L’été approche, les températures grimpent, et avec elles, un phénomène naturel parfois gênant fait son grand retour : la transpiration. Face aux auréoles sous les bras, chacun y va de sa petite astuce pour rester au sec. Parmi les croyances les plus tenaces, l’idée que l’épilation ou le rasage des aisselles permettrait de moins transpirer revient sans cesse. Que l’on choisisse d’enlever ses poils par souci d’esthétisme ou par recherche de confort, cette habitude a-t-elle un véritable impact sur notre production de sueur ?
En bref 👉 La quantité de sueur reste la même : raser ou épiler vos aisselles n’aura aucun impact sur le volume de transpiration, car les glandes sudoripares se trouvent sous la peau, bien à l’abri du rasoir. 👉 Les odeurs sont considérablement réduites : sans poils pour agir comme des éponges à humidité et à bactéries, la sueur s’évapore plus vite, limitant ainsi fortement l’apparition des effluves désagréables. 👉 L’hygiène et les vêtements sont vos meilleurs alliés : pour rester frais, rien ne remplace une bonne hygiène quotidienne, l’utilisation d’un déodorant adapté et le privilège accordé aux vêtements en fibres naturelles et respirantes.
Pourquoi notre corps fabrique-t-il de la sueur ?

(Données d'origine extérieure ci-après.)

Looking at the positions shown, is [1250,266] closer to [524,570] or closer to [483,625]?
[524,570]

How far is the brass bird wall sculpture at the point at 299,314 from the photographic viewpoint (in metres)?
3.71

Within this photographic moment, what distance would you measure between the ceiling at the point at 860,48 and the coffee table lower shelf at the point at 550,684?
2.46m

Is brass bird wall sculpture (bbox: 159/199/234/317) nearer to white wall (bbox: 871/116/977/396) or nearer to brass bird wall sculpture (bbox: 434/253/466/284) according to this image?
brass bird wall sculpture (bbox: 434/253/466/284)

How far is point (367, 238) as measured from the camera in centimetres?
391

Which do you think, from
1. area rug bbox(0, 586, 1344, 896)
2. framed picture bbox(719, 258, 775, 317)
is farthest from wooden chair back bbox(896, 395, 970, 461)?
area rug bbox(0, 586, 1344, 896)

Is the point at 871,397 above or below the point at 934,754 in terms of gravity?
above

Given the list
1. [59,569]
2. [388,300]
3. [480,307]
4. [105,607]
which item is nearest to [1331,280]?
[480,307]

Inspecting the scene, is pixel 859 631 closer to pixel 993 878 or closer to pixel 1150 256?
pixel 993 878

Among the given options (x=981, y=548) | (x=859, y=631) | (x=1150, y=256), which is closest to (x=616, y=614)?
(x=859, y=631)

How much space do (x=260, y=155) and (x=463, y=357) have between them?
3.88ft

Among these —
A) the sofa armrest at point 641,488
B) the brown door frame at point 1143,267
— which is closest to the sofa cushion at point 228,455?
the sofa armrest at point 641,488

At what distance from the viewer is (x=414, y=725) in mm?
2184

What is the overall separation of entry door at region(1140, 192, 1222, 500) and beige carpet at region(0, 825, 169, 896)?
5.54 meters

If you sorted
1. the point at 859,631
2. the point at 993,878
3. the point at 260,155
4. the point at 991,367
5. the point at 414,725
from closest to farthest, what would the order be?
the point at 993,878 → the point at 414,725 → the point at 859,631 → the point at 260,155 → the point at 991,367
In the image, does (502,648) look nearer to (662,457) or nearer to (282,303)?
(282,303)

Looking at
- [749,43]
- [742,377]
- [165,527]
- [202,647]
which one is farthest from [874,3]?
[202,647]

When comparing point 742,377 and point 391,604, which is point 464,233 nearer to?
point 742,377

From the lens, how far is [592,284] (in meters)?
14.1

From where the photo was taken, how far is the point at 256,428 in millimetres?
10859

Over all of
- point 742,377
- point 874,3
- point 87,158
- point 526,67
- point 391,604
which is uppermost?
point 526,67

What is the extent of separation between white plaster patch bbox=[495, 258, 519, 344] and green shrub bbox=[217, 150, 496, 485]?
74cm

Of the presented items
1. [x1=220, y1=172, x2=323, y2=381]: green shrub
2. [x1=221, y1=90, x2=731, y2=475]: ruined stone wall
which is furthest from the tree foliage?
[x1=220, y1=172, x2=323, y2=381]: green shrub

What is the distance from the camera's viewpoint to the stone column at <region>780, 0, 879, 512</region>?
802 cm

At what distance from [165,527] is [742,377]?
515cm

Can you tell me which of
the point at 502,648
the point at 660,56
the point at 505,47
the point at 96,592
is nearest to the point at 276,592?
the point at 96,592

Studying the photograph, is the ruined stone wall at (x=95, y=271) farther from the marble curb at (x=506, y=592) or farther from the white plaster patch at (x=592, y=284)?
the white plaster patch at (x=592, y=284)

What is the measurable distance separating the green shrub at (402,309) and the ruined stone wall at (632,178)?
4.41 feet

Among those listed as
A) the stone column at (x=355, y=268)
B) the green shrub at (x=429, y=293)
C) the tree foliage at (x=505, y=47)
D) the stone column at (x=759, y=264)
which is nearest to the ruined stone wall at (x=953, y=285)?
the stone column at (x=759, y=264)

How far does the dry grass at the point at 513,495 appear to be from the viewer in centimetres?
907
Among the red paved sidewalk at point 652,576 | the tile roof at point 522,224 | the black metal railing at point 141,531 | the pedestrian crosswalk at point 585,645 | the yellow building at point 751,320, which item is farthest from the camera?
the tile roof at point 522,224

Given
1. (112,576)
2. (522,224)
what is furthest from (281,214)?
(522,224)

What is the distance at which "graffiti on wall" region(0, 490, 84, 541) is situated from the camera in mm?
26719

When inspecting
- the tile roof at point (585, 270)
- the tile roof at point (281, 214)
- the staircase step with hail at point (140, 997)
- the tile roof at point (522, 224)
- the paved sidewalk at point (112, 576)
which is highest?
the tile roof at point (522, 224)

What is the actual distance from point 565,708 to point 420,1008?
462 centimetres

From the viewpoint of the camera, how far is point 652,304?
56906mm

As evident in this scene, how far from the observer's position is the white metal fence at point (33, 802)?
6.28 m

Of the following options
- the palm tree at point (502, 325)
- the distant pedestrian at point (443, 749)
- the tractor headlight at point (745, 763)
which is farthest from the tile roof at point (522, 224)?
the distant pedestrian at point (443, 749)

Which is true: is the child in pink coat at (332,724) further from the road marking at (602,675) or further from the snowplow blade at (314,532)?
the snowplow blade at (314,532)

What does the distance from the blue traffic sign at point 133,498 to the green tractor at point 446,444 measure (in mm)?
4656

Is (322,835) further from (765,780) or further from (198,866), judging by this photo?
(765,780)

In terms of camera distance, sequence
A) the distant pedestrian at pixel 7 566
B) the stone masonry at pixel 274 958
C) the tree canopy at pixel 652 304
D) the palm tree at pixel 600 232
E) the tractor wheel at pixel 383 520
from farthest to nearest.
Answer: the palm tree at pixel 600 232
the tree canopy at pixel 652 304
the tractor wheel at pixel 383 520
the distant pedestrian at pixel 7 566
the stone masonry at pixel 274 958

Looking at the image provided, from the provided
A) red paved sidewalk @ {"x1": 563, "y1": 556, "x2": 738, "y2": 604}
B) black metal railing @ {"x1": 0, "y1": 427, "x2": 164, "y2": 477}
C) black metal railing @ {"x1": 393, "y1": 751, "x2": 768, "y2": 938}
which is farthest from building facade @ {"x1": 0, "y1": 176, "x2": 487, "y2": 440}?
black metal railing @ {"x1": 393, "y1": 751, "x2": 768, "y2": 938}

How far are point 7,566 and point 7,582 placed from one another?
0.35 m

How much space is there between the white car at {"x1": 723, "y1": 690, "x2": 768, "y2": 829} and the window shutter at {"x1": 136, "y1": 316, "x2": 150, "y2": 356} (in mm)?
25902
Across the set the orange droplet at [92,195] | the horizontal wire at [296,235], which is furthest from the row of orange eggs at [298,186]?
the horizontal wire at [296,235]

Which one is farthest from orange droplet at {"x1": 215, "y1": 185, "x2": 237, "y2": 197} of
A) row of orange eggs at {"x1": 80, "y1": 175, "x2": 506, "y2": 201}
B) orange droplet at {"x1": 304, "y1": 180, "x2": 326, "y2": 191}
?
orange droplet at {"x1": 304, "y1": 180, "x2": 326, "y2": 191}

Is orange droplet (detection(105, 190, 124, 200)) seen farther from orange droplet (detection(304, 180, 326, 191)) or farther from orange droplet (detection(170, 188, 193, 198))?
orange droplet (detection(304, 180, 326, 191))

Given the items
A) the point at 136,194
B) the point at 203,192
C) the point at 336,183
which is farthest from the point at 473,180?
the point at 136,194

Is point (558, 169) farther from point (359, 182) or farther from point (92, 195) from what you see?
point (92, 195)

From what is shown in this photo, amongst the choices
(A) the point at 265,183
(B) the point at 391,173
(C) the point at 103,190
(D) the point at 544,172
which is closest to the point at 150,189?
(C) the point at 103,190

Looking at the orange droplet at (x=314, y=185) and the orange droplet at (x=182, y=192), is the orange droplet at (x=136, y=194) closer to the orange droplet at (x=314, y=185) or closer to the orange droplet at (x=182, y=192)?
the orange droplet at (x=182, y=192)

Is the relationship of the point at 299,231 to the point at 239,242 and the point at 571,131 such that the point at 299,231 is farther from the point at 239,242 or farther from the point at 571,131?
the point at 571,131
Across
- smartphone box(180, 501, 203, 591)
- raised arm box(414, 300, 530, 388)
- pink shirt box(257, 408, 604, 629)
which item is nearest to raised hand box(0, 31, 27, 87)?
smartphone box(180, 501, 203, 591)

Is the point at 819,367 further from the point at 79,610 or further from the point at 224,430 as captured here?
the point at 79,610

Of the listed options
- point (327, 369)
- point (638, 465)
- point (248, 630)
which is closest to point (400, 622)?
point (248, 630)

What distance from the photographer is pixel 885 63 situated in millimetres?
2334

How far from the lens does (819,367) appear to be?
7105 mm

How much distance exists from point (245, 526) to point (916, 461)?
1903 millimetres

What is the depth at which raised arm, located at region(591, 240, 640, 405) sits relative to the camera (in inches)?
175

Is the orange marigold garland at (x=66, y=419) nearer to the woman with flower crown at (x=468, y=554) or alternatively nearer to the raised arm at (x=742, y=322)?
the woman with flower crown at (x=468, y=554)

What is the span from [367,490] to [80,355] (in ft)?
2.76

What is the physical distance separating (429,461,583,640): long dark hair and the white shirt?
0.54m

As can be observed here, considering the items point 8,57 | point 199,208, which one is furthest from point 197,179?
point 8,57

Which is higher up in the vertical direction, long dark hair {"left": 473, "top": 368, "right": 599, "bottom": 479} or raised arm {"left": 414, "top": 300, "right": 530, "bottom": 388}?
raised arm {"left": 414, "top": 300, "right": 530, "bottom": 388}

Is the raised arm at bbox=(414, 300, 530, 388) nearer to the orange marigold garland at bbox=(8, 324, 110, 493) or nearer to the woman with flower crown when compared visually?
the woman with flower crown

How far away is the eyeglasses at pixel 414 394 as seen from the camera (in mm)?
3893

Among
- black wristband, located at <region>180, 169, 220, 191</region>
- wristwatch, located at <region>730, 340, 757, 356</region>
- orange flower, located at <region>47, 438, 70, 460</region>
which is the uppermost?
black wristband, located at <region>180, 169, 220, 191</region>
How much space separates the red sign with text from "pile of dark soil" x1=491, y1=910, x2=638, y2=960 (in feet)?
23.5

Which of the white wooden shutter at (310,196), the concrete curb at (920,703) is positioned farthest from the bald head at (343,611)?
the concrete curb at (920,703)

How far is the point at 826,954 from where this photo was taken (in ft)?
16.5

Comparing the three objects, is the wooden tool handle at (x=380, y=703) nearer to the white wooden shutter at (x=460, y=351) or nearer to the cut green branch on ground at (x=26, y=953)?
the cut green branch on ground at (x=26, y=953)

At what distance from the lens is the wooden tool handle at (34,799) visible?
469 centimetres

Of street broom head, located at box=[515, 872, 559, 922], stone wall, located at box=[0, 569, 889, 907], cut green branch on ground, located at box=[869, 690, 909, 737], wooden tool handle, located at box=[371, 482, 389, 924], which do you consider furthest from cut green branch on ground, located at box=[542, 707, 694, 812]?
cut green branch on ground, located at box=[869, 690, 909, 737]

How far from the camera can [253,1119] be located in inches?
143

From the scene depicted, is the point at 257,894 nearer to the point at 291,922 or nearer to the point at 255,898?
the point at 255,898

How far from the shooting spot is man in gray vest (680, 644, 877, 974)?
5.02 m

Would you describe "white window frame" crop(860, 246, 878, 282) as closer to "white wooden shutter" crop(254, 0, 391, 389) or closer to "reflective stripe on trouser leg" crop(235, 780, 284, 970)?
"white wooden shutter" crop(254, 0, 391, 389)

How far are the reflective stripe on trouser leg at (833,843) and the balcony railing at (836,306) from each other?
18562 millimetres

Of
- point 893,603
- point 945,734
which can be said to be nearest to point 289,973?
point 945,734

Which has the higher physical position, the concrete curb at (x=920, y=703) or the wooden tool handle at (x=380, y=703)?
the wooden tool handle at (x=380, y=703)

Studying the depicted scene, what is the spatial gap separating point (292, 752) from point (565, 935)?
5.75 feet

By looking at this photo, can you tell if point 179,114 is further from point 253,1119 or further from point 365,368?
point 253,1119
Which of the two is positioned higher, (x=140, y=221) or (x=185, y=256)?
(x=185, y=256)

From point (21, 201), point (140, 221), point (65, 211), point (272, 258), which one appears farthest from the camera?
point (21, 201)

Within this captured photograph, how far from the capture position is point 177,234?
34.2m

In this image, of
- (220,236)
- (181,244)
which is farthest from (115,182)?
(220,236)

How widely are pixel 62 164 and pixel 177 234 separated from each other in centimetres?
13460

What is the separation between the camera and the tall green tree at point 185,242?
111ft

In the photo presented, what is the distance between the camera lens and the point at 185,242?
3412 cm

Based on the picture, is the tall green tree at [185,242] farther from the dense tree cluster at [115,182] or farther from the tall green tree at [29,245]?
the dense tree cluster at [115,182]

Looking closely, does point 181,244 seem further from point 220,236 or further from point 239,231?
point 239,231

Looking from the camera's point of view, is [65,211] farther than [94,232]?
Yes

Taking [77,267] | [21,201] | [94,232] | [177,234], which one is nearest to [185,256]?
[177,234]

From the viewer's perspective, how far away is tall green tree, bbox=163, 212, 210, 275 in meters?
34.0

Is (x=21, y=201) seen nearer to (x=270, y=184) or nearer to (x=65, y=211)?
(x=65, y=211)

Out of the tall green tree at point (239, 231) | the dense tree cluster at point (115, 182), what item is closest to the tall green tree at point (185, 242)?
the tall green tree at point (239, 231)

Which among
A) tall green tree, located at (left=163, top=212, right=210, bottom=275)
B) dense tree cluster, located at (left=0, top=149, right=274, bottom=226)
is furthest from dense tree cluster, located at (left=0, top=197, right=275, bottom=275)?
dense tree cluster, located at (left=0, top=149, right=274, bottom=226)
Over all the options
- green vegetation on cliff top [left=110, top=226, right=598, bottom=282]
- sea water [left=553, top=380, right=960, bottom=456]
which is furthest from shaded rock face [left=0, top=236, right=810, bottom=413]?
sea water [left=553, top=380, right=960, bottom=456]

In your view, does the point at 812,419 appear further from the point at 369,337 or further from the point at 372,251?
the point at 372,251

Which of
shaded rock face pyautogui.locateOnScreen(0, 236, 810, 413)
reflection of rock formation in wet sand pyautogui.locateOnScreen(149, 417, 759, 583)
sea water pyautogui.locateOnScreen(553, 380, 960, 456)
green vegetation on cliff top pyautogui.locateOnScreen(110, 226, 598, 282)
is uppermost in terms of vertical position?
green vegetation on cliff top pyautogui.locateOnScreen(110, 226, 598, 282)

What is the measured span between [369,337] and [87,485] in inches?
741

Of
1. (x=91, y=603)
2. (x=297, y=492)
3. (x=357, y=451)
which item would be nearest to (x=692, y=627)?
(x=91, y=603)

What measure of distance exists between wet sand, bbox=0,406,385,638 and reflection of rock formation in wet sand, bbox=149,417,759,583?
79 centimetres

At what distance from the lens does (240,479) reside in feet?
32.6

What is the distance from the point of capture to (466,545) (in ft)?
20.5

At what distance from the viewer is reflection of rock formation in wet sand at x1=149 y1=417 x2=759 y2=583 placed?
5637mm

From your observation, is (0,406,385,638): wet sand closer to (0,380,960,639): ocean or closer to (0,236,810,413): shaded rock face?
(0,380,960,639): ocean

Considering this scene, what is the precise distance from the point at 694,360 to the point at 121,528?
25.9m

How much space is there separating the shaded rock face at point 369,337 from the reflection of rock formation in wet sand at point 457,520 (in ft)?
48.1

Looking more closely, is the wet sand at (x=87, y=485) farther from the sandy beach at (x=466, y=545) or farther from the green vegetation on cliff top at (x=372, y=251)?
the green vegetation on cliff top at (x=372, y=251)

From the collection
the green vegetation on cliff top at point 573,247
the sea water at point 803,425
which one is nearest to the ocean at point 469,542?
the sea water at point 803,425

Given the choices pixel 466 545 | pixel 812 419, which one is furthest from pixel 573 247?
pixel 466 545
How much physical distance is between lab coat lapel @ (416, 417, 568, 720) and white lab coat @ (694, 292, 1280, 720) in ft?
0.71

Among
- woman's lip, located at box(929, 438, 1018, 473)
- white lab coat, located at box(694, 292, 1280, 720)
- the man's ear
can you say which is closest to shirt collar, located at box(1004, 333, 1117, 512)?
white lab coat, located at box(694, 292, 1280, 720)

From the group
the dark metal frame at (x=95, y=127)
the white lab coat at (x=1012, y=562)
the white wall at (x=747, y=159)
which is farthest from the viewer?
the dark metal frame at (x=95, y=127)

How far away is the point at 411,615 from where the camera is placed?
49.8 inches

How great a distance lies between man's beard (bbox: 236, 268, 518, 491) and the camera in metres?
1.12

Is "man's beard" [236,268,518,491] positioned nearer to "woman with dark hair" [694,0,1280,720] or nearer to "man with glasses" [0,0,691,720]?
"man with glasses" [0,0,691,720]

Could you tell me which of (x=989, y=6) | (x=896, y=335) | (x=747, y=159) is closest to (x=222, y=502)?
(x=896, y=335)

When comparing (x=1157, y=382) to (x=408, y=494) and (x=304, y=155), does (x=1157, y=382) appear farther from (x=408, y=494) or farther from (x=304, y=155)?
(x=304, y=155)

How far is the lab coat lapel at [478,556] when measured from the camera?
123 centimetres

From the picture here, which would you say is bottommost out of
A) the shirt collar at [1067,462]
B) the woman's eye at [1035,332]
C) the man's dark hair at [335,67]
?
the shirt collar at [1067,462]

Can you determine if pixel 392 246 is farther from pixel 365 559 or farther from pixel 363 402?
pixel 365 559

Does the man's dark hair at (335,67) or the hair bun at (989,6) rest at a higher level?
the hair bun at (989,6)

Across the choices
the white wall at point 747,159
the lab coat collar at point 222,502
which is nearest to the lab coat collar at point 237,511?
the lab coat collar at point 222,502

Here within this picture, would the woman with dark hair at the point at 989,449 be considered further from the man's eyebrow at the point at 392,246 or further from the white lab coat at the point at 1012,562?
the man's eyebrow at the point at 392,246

La sueur n’est pas notre ennemie. Au contraire, c’est le système de climatisation naturel de notre corps. Quand la température monte, que ce soit à cause du soleil, d’un effort physique ou d’un coup de stress, notre organisme a besoin de se rafraîchir d’urgence. Pour y arriver, il libère de l’eau sur la peau. En séchant à l’air libre, cette eau fait baisser notre température corporelle. C’est un mécanisme de survie indispensable.